- WORK TO COMPLETE: Using the line that contains "The researchers measured the relationship between whisker" as the start, restate each line word for word through the final line of the material below, and return only those.
_ _ _ _ _
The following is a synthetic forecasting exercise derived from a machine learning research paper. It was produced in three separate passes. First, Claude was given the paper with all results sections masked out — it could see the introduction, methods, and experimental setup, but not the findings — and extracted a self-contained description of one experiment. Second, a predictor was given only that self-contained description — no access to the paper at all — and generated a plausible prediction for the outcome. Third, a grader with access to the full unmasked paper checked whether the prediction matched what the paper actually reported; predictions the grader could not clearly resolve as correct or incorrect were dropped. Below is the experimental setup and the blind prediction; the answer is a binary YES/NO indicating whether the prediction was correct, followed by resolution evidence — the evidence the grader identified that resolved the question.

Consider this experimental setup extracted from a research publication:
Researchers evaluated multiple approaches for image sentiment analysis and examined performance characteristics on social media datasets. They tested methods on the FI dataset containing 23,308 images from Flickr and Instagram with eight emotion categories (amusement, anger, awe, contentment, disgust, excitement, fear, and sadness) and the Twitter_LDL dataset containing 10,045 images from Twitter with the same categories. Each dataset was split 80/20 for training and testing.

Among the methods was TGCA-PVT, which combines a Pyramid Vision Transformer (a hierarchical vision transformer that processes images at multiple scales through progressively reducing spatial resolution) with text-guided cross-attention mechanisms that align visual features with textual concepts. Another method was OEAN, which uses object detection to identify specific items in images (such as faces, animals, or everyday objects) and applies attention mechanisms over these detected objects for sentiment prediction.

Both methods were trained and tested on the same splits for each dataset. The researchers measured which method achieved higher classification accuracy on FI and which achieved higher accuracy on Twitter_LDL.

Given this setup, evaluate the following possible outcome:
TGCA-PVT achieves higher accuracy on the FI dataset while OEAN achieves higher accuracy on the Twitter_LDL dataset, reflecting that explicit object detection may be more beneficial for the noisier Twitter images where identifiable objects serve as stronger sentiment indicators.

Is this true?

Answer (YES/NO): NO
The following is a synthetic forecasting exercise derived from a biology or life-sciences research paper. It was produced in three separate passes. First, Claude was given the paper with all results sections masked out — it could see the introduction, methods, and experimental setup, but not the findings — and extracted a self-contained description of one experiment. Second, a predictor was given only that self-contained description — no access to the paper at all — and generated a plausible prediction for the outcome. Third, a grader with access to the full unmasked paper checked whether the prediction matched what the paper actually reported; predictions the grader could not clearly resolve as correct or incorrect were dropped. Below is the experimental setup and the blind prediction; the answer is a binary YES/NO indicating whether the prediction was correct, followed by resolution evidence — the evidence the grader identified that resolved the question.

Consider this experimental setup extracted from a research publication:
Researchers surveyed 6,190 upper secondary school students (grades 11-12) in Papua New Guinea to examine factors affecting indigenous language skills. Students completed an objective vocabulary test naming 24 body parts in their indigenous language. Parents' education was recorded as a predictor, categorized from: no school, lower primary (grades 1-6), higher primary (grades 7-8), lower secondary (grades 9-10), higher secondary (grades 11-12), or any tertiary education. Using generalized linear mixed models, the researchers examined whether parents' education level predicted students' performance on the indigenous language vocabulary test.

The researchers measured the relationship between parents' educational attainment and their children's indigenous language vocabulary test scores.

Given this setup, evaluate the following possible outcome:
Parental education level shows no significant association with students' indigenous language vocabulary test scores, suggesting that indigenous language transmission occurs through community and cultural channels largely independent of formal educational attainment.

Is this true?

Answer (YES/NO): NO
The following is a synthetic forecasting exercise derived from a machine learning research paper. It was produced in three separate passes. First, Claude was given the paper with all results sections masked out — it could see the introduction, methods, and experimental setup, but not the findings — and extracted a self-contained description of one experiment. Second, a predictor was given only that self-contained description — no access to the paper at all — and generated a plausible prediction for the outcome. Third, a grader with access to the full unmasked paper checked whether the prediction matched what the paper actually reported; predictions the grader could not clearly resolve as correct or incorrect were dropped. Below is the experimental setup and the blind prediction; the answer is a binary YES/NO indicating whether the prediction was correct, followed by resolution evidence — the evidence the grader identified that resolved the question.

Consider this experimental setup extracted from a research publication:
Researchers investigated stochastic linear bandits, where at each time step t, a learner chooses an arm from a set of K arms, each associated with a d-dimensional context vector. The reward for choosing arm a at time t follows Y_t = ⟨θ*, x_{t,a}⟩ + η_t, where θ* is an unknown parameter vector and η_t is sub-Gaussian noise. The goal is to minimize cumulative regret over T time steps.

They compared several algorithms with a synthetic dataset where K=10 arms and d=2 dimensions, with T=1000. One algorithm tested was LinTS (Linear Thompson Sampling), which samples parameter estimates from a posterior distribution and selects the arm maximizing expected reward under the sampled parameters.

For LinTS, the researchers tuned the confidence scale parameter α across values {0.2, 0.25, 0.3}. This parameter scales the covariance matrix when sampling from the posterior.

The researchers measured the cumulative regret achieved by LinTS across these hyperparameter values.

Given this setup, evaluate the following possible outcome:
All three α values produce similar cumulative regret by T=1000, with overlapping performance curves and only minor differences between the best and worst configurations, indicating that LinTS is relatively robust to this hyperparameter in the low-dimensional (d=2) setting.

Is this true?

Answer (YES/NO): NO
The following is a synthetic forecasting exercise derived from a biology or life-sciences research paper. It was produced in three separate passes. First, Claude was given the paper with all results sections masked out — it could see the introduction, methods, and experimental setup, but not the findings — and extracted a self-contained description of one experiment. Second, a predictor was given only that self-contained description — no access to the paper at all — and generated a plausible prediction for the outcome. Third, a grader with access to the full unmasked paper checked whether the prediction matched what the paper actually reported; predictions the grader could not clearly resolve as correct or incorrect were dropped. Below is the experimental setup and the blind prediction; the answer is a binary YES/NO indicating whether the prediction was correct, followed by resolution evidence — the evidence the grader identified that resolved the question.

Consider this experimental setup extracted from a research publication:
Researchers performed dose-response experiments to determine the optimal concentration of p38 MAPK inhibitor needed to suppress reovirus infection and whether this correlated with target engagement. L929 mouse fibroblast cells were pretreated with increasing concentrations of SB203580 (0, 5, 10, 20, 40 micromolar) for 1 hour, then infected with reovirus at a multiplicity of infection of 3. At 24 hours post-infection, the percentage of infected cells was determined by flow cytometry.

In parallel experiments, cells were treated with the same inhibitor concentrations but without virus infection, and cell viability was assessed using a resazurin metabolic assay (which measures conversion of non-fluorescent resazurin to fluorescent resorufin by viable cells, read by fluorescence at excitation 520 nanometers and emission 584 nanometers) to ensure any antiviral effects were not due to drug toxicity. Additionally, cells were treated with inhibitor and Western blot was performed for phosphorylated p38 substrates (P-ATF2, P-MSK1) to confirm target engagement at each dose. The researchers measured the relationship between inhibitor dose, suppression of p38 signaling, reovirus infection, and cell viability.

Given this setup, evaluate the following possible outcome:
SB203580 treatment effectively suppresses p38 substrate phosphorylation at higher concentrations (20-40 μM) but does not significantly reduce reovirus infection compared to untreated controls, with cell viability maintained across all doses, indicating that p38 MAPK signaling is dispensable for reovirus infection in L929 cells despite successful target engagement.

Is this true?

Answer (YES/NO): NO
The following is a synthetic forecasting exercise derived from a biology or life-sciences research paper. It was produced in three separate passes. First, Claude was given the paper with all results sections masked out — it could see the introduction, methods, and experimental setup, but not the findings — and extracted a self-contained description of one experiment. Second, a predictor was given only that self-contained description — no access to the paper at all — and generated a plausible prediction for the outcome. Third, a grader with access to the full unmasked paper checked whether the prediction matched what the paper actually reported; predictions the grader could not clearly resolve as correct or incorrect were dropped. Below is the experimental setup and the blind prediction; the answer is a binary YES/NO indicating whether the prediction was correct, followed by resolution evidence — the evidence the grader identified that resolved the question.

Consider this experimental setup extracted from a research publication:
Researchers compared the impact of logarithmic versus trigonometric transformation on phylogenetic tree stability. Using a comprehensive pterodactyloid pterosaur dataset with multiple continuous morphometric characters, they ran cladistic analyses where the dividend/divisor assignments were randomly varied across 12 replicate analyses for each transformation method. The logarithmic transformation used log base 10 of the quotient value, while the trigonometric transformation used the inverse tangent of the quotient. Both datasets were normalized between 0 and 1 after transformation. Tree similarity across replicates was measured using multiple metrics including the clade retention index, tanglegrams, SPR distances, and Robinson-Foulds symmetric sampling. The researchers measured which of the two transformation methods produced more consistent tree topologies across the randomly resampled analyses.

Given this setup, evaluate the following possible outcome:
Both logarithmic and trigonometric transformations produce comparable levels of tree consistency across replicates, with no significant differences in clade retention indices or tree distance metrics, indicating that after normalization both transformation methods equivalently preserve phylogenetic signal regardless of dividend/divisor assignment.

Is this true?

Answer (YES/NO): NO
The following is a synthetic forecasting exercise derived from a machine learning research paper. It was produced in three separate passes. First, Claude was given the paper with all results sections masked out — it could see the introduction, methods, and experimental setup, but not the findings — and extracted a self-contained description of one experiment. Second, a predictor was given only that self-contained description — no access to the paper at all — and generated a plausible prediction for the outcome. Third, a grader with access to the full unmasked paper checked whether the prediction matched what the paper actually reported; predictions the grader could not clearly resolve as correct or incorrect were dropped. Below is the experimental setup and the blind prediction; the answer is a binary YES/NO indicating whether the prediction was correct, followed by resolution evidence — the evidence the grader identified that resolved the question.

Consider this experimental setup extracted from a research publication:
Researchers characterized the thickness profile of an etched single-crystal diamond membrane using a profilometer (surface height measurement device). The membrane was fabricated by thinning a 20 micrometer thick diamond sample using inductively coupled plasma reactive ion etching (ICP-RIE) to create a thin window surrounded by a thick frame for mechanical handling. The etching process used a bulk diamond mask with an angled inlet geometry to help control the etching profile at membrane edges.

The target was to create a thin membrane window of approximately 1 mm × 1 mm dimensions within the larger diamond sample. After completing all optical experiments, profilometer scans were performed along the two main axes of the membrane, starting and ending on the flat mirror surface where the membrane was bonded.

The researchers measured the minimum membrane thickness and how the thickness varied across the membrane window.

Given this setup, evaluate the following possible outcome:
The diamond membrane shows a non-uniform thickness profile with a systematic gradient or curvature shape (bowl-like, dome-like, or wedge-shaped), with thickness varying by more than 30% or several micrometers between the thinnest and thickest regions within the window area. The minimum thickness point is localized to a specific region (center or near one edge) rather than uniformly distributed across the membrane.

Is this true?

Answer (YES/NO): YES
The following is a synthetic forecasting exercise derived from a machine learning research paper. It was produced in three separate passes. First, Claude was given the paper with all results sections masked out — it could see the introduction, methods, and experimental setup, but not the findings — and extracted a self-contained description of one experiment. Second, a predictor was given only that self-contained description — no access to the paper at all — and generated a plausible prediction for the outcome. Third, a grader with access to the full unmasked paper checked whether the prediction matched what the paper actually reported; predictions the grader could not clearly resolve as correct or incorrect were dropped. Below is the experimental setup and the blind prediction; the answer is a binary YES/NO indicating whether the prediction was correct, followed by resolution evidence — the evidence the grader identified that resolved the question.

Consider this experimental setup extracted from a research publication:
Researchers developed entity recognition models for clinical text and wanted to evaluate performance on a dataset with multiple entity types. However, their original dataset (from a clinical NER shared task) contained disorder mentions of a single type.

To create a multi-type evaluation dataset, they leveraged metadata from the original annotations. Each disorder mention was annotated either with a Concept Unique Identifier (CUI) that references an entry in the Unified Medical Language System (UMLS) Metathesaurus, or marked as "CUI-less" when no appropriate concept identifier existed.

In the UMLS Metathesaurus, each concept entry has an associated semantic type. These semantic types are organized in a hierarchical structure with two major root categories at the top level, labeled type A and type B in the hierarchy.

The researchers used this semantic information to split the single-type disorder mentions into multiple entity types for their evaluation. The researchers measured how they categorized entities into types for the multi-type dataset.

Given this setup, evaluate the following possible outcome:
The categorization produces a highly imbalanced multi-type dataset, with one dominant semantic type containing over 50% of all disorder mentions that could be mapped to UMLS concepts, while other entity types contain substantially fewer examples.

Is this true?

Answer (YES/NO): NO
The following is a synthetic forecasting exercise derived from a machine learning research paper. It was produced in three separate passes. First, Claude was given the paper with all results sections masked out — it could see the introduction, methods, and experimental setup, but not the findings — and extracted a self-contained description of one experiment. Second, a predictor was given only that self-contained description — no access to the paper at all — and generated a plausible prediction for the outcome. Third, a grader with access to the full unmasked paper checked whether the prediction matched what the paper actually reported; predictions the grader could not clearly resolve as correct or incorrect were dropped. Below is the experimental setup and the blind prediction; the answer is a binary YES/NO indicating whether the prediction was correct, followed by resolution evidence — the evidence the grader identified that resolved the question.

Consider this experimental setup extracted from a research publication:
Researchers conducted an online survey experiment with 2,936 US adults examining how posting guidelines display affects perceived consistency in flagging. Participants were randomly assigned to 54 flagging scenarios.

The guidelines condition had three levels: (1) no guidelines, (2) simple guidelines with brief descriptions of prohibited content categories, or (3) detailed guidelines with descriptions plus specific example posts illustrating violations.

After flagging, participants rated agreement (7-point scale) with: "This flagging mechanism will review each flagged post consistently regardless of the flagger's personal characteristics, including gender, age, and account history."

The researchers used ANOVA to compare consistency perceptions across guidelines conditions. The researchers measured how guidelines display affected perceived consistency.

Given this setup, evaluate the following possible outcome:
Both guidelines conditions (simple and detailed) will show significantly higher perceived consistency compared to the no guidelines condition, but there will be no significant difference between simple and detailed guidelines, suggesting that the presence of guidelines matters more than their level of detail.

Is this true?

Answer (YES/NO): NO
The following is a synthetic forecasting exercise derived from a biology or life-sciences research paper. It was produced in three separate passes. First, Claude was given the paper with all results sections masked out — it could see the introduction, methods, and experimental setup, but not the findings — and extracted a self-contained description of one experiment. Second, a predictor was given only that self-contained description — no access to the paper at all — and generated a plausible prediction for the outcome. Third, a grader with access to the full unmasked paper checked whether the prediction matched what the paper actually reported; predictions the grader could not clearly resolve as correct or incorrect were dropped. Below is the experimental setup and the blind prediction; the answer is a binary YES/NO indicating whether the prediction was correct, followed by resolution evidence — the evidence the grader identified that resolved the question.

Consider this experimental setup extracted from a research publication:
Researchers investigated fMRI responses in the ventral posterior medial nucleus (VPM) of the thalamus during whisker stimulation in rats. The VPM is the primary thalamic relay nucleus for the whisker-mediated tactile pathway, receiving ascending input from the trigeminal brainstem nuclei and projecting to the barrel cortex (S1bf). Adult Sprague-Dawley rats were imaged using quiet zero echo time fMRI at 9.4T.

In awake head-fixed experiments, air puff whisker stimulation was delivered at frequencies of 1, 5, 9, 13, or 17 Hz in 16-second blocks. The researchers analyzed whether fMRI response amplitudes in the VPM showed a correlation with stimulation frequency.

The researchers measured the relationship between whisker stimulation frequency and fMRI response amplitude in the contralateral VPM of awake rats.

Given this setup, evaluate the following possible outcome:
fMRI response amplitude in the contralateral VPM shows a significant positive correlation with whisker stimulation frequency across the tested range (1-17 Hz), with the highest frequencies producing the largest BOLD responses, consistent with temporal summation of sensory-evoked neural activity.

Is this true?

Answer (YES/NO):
_ _ _ _ _
- WRITTEN SOLUTION:
The researchers measured the relationship between whisker stimulation frequency and fMRI response amplitude in the contralateral VPM of awake rats.

Given this setup, evaluate the following possible outcome:
fMRI response amplitude in the contralateral VPM shows a significant positive correlation with whisker stimulation frequency across the tested range (1-17 Hz), with the highest frequencies producing the largest BOLD responses, consistent with temporal summation of sensory-evoked neural activity.

Is this true?

Answer (YES/NO):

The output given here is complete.